The 2023 World Baseball Classic kicked into high gear on Saturday, with Pools C and D getting underway. (Team USA, who we're bearish on repeating as champions, will play tonight against Great Britain.) Most of the previous games had been played either late at night or early in the morning, meaning myriad American viewers got their first taste of extra-inning action this WBC when Colombia and Mexico required a 10th frame on Saturday afternoon. (Colombia, for those wondering, won a 5-4 thriller.)
If you were one of those individuals, you may have questioned why the zombie runner -- that is, the automatic runner placed on second base to begin extra innings -- was used. After all, other recent additions to Major League Baseball's rulebook, such as the pitch timer and defensive shifts restrictions, are not being employed this tournament. So, why was the Manfred man (so named after MLB commissioner Rob Manfred) in play?

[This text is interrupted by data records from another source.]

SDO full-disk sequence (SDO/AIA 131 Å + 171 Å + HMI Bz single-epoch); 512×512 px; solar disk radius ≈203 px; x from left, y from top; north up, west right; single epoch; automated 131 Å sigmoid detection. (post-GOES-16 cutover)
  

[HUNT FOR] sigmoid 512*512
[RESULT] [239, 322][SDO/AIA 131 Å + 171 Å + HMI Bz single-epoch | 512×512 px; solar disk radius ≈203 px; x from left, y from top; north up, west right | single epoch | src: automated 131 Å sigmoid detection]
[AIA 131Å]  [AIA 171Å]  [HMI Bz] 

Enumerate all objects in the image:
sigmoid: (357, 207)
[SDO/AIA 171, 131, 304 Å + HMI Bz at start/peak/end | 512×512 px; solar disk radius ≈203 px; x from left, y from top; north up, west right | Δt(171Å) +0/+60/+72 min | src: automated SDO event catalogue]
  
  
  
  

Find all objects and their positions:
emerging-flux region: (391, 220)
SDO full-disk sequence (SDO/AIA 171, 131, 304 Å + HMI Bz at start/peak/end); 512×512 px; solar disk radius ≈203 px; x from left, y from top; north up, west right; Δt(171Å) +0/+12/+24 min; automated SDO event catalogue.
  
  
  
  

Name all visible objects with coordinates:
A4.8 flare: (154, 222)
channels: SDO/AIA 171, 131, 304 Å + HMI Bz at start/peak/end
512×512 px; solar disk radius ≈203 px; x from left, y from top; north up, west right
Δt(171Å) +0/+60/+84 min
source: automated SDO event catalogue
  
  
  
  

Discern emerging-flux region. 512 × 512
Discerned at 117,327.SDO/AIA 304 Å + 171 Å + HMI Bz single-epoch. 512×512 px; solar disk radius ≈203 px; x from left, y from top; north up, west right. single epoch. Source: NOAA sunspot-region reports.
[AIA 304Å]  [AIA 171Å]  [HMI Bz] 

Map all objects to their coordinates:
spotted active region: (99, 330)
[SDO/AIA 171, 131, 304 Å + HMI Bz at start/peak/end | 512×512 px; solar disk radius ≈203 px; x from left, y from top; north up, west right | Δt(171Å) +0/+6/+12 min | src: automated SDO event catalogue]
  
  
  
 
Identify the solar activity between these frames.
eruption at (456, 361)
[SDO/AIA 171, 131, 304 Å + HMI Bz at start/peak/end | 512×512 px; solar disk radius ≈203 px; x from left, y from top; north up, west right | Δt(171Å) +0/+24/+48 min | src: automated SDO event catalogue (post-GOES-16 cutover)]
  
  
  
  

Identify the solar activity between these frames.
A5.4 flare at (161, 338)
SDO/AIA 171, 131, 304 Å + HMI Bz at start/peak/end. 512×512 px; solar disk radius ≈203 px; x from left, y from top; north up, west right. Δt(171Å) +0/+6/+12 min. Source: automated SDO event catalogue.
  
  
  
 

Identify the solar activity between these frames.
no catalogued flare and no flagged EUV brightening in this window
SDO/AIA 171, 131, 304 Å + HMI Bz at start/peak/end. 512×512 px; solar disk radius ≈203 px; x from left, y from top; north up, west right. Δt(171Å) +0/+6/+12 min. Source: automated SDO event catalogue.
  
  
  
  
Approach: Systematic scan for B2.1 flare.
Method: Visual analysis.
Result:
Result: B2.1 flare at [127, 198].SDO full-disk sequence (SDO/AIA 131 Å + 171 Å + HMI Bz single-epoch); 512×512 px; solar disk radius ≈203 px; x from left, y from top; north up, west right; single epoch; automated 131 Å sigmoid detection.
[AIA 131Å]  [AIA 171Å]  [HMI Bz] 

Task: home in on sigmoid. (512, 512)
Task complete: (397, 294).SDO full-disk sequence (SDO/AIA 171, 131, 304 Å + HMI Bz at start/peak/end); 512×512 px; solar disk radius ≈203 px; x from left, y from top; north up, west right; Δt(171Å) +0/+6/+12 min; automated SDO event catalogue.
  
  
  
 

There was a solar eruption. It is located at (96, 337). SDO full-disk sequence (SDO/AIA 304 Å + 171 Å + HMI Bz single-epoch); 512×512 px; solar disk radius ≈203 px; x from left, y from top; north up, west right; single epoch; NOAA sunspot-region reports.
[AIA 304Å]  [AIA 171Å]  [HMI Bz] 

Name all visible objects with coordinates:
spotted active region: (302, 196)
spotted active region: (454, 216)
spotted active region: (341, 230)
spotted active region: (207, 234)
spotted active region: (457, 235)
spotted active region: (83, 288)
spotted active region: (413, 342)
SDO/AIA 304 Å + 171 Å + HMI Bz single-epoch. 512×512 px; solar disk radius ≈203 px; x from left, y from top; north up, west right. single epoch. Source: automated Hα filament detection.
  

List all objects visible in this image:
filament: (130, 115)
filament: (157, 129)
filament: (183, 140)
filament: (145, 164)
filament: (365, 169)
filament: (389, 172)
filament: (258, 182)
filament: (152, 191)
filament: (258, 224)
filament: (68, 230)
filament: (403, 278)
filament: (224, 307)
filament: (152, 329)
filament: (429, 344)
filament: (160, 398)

The technical answer is straightforward: the WBC is being played in accordance with the 2022 Official Baseball Rules, with a few exceptions. For example, there are no limits on the number of mound visits each team takes. The less-technical answer is that international baseball settings have experimented with automatic runners far longer than they've been part of MLB. Indeed, the 2017 WBC toyed with having runners placed at first and second base beginning with the 11th inning. Having just one runner in extra innings this tournament, then, is actually a more conservative approach.
Leaning into the use of automatic runners is a sensible decision for international baseball settings. Bear in mind, WBC teams are restricted in how much they're allowed to use pitchers as a means of preventing injury and/or unnecessary wear and tear. Lengthy extra-inning games are undesirable in these settings, even if they also happen to be entertaining to watch.
The use of the automatic runner is an attempt to split the gap between a traditional conclusion to these games and a tie or otherwise gimmicky finish. Of course, whether or not it accomplishes that goal is up for debate, but the logic behind the implementation is sound enough.